From the text on separation of variables in cylindrical geometry, extract verbatim the portion between "If the system" and "along the boundary.", inclusive.

**Quoted passage**:
######
4.3: Separation of Variables in Cylindrical Geometry

4-3-1 Polar Solutions

If the system geometry does not vary with z, we try a solution that is a product of functions which only depend on the radius r and angle \(\phi\):

\[V (\textrm{r,} \phi) = \textrm{R}(\textrm{r}) \Phi (\phi) \]

which when substituted into (1) yields

\[\frac{\Phi}{\textrm{r}} \frac{d}{d \textrm{r}} \bigg( \textrm{r} \frac{d \textrm{R}}{d \textrm{r}} \bigg) + \frac{\textrm{R}}{\textrm{r}^{2}} \frac{d^{2} \Phi}{d \phi^{2}} = 0 \]

This assumed solution is convenient when boundaries lay at a constant angle of \(\phi\) or have a constant radius, as one of the functions in (2) is then constant along the boundary.

For (3) to separate, each term must only be a function of a single variable, so we multiply through by r²/R \(\Phi\) and set each term equal to a constant, which we write as n ²:

\[\frac{\textrm{r}}{\textrm{R}} \frac{d}{d \textrm{r}} \bigg( \textrm{r} \frac{d \textrm{R}}{d \textrm{r}} \bigg) = n^{2}, \: \: \: \: \frac{1}{\Phi} \frac{d^{2} \Phi}{d \phi^{2}} = - n^{2} \]

The solution for \(\Phi\) is easily solved as

\[\Phi = \left \{ \begin{matrix} A_{1} \sin n \phi + A_{2} \cos n \phi, & n \neq 0 \\ B_{1} \phi + B_{2}, & n = 0 \end{matrix} \right. \]

The solution for the radial dependence is not as obvious. However, if we can find two independent solutions by any means, including guessing, the total solution is uniquely given as a linear combination of the two solutions. So, let us try a power-law solution of the form

\[\textrm{R} = A \textrm{r}^{p} \]

which when substituted into (4) yields

\[p^{2} = n^{2} \Rightarrow p = \pm n \]

For \(n \neq 0\), (7) gives us two independent solutions. When n =0 we refer back to (4) to solve

\[\textrm{r} \frac{d \textrm{R}}{d \textrm{r}} = \textrm{const} \Rightarrow \textrm{R} = D_{1} \ln \textrm{r} + D_{2} \]

so that the solutions are

\[\textrm{R} = \left \{ \begin{matrix} C_{1} \textrm{r}^{n} + C_{2} \textrm{r}^{-n}, & n \neq 0 \\ D_{1} \ln \textrm{r} + D_{2}, & n=0 \end{matrix} \right. \]

We recognize the n =0 solution for the radial dependence as the potential due to a line charge. The n =0 solution for the \(\phi\) dependence shows that the potential increases linearly with angle. Generally, n can be any complex number, although in usual situations where the domain is periodic and extends over the whole range \(0 \leq \phi \leq 2 \pi\), the potential at \(\phi = 2 \pi\) must equal that at \(\phi\) = 0 since they are the same point. This requires that n be an integer.
######
**Provided material**:
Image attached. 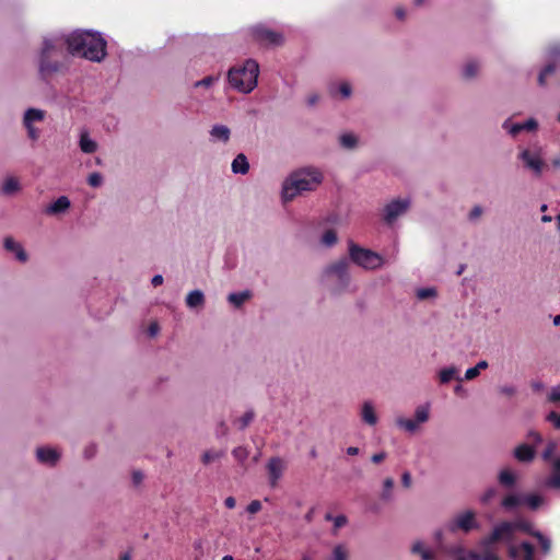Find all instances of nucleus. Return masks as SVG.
I'll return each instance as SVG.
<instances>
[{
  "label": "nucleus",
  "instance_id": "f257e3e1",
  "mask_svg": "<svg viewBox=\"0 0 560 560\" xmlns=\"http://www.w3.org/2000/svg\"><path fill=\"white\" fill-rule=\"evenodd\" d=\"M518 532L535 537L544 555L550 552V538L545 536L541 532L535 530L533 524L524 517H516L512 521H502L495 524L491 533L478 542V551H467L465 548L457 545L451 547L447 552L454 560H500L497 555V542L510 541L515 538Z\"/></svg>",
  "mask_w": 560,
  "mask_h": 560
},
{
  "label": "nucleus",
  "instance_id": "f03ea898",
  "mask_svg": "<svg viewBox=\"0 0 560 560\" xmlns=\"http://www.w3.org/2000/svg\"><path fill=\"white\" fill-rule=\"evenodd\" d=\"M65 35H50L43 39L37 57L38 73L45 81L67 69Z\"/></svg>",
  "mask_w": 560,
  "mask_h": 560
},
{
  "label": "nucleus",
  "instance_id": "7ed1b4c3",
  "mask_svg": "<svg viewBox=\"0 0 560 560\" xmlns=\"http://www.w3.org/2000/svg\"><path fill=\"white\" fill-rule=\"evenodd\" d=\"M65 37L67 50L72 56H80L93 62H101L106 57V40L98 32L74 31Z\"/></svg>",
  "mask_w": 560,
  "mask_h": 560
},
{
  "label": "nucleus",
  "instance_id": "20e7f679",
  "mask_svg": "<svg viewBox=\"0 0 560 560\" xmlns=\"http://www.w3.org/2000/svg\"><path fill=\"white\" fill-rule=\"evenodd\" d=\"M323 179L322 171L314 166H306L293 171L282 183V201L290 202L303 192L315 190L322 184Z\"/></svg>",
  "mask_w": 560,
  "mask_h": 560
},
{
  "label": "nucleus",
  "instance_id": "39448f33",
  "mask_svg": "<svg viewBox=\"0 0 560 560\" xmlns=\"http://www.w3.org/2000/svg\"><path fill=\"white\" fill-rule=\"evenodd\" d=\"M259 65L255 59H246L228 71L229 85L238 93H250L258 83Z\"/></svg>",
  "mask_w": 560,
  "mask_h": 560
},
{
  "label": "nucleus",
  "instance_id": "423d86ee",
  "mask_svg": "<svg viewBox=\"0 0 560 560\" xmlns=\"http://www.w3.org/2000/svg\"><path fill=\"white\" fill-rule=\"evenodd\" d=\"M320 280L326 285H329L336 294L350 291L351 275L349 260L342 257L326 265L322 270Z\"/></svg>",
  "mask_w": 560,
  "mask_h": 560
},
{
  "label": "nucleus",
  "instance_id": "0eeeda50",
  "mask_svg": "<svg viewBox=\"0 0 560 560\" xmlns=\"http://www.w3.org/2000/svg\"><path fill=\"white\" fill-rule=\"evenodd\" d=\"M348 255L352 264L366 271L378 270L385 265V258L381 254L354 242L348 243Z\"/></svg>",
  "mask_w": 560,
  "mask_h": 560
},
{
  "label": "nucleus",
  "instance_id": "6e6552de",
  "mask_svg": "<svg viewBox=\"0 0 560 560\" xmlns=\"http://www.w3.org/2000/svg\"><path fill=\"white\" fill-rule=\"evenodd\" d=\"M247 37L265 47H275L283 44V35L262 23L248 27Z\"/></svg>",
  "mask_w": 560,
  "mask_h": 560
},
{
  "label": "nucleus",
  "instance_id": "1a4fd4ad",
  "mask_svg": "<svg viewBox=\"0 0 560 560\" xmlns=\"http://www.w3.org/2000/svg\"><path fill=\"white\" fill-rule=\"evenodd\" d=\"M517 159L536 177L541 176L547 166L544 160V150L539 145L521 149Z\"/></svg>",
  "mask_w": 560,
  "mask_h": 560
},
{
  "label": "nucleus",
  "instance_id": "9d476101",
  "mask_svg": "<svg viewBox=\"0 0 560 560\" xmlns=\"http://www.w3.org/2000/svg\"><path fill=\"white\" fill-rule=\"evenodd\" d=\"M429 418L430 406L421 405L416 408L413 418L409 419L405 417H397L395 423L400 430L409 434H415L420 430L421 425L429 420Z\"/></svg>",
  "mask_w": 560,
  "mask_h": 560
},
{
  "label": "nucleus",
  "instance_id": "9b49d317",
  "mask_svg": "<svg viewBox=\"0 0 560 560\" xmlns=\"http://www.w3.org/2000/svg\"><path fill=\"white\" fill-rule=\"evenodd\" d=\"M410 205L411 201L407 197L390 200L384 206L382 211L384 222L388 225L394 224L400 217L408 212Z\"/></svg>",
  "mask_w": 560,
  "mask_h": 560
},
{
  "label": "nucleus",
  "instance_id": "f8f14e48",
  "mask_svg": "<svg viewBox=\"0 0 560 560\" xmlns=\"http://www.w3.org/2000/svg\"><path fill=\"white\" fill-rule=\"evenodd\" d=\"M45 118L46 112L44 109L31 107L24 112L22 124L30 140L37 141L40 138V130L36 127V124L43 122Z\"/></svg>",
  "mask_w": 560,
  "mask_h": 560
},
{
  "label": "nucleus",
  "instance_id": "ddd939ff",
  "mask_svg": "<svg viewBox=\"0 0 560 560\" xmlns=\"http://www.w3.org/2000/svg\"><path fill=\"white\" fill-rule=\"evenodd\" d=\"M514 540L515 538L510 541H502V544L508 546L509 556L513 560H536L535 548L532 544L523 541L520 545H515ZM498 544H501V541H498L497 545Z\"/></svg>",
  "mask_w": 560,
  "mask_h": 560
},
{
  "label": "nucleus",
  "instance_id": "4468645a",
  "mask_svg": "<svg viewBox=\"0 0 560 560\" xmlns=\"http://www.w3.org/2000/svg\"><path fill=\"white\" fill-rule=\"evenodd\" d=\"M478 527L479 524L476 521V515L472 511H466L457 514L451 523L452 530L462 529L465 533H468L471 529H476Z\"/></svg>",
  "mask_w": 560,
  "mask_h": 560
},
{
  "label": "nucleus",
  "instance_id": "2eb2a0df",
  "mask_svg": "<svg viewBox=\"0 0 560 560\" xmlns=\"http://www.w3.org/2000/svg\"><path fill=\"white\" fill-rule=\"evenodd\" d=\"M502 128L512 137H516L521 131H536L538 122L534 118H529L525 122H512L511 119H506L503 121Z\"/></svg>",
  "mask_w": 560,
  "mask_h": 560
},
{
  "label": "nucleus",
  "instance_id": "dca6fc26",
  "mask_svg": "<svg viewBox=\"0 0 560 560\" xmlns=\"http://www.w3.org/2000/svg\"><path fill=\"white\" fill-rule=\"evenodd\" d=\"M560 57V44L551 45L548 48L549 63L540 71L538 75L539 85L544 86L547 83V78L555 72V62Z\"/></svg>",
  "mask_w": 560,
  "mask_h": 560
######
**Solution to this exercise**:
If the system geometry does not vary with z, we try a solution that is a product of functions which only depend on the radius r and angle \(\phi\):

\[V (\textrm{r,} \phi) = \textrm{R}(\textrm{r}) \Phi (\phi) \]

which when substituted into (1) yields

\[\frac{\Phi}{\textrm{r}} \frac{d}{d \textrm{r}} \bigg( \textrm{r} \frac{d \textrm{R}}{d \textrm{r}} \bigg) + \frac{\textrm{R}}{\textrm{r}^{2}} \frac{d^{2} \Phi}{d \phi^{2}} = 0 \]

This assumed solution is convenient when boundaries lay at a constant angle of \(\phi\) or have a constant radius, as one of the functions in (2) is then constant along the boundary.